Collection entries:
[start]

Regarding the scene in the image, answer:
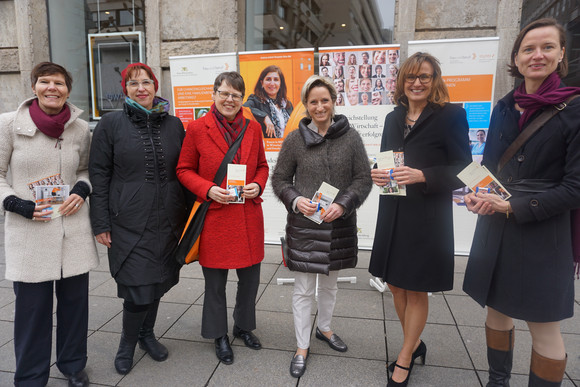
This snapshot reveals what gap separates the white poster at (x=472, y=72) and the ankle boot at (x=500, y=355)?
2584 millimetres

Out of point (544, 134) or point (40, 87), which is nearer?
point (544, 134)

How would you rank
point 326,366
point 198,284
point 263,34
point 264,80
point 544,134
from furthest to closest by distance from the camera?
point 263,34 < point 264,80 < point 198,284 < point 326,366 < point 544,134

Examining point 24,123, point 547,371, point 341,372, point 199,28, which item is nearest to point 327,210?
point 341,372

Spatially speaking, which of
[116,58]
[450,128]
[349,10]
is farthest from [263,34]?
[450,128]

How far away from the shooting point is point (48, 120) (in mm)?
2271

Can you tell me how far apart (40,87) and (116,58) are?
16.3 ft

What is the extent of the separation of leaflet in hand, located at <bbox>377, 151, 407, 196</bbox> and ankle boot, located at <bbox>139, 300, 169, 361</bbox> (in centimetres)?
192

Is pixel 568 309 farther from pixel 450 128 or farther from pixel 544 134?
pixel 450 128

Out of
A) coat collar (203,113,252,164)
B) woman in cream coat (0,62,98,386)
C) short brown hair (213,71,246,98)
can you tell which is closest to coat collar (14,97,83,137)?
woman in cream coat (0,62,98,386)

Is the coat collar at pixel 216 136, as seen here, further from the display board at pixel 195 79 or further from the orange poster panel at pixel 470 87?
the orange poster panel at pixel 470 87

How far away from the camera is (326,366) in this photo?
274 cm

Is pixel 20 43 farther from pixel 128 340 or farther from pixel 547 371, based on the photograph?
pixel 547 371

[end]

Give each line of the rows above as a JSON list of strings, one string per line, with blank lines omitted. Leave the pictures out of the answer.

[
  "Regarding the scene in the image, answer:",
  "This snapshot reveals what gap separates the white poster at (x=472, y=72) and the ankle boot at (x=500, y=355)?",
  "2584 millimetres",
  "Out of point (544, 134) or point (40, 87), which is nearer?",
  "point (544, 134)",
  "How would you rank",
  "point 326,366",
  "point 198,284",
  "point 263,34",
  "point 264,80",
  "point 544,134",
  "from furthest to closest by distance from the camera?",
  "point 263,34 < point 264,80 < point 198,284 < point 326,366 < point 544,134",
  "Examining point 24,123, point 547,371, point 341,372, point 199,28, which item is nearest to point 327,210?",
  "point 341,372",
  "Spatially speaking, which of",
  "[116,58]",
  "[450,128]",
  "[349,10]",
  "is farthest from [263,34]?",
  "[450,128]",
  "How far away from the shooting point is point (48, 120) (in mm)?",
  "2271",
  "Can you tell me how far apart (40,87) and (116,58) are?",
  "16.3 ft",
  "What is the extent of the separation of leaflet in hand, located at <bbox>377, 151, 407, 196</bbox> and ankle boot, located at <bbox>139, 300, 169, 361</bbox> (in centimetres)?",
  "192",
  "Is pixel 568 309 farther from pixel 450 128 or farther from pixel 544 134?",
  "pixel 450 128",
  "Out of",
  "A) coat collar (203,113,252,164)",
  "B) woman in cream coat (0,62,98,386)",
  "C) short brown hair (213,71,246,98)",
  "can you tell which is closest to coat collar (14,97,83,137)?",
  "woman in cream coat (0,62,98,386)",
  "Is the coat collar at pixel 216 136, as seen here, further from the display board at pixel 195 79 or further from the orange poster panel at pixel 470 87?",
  "the orange poster panel at pixel 470 87",
  "How far away from the camera is (326,366) in this photo?",
  "274 cm",
  "Is pixel 20 43 farther from pixel 128 340 or farther from pixel 547 371, based on the photograph?",
  "pixel 547 371"
]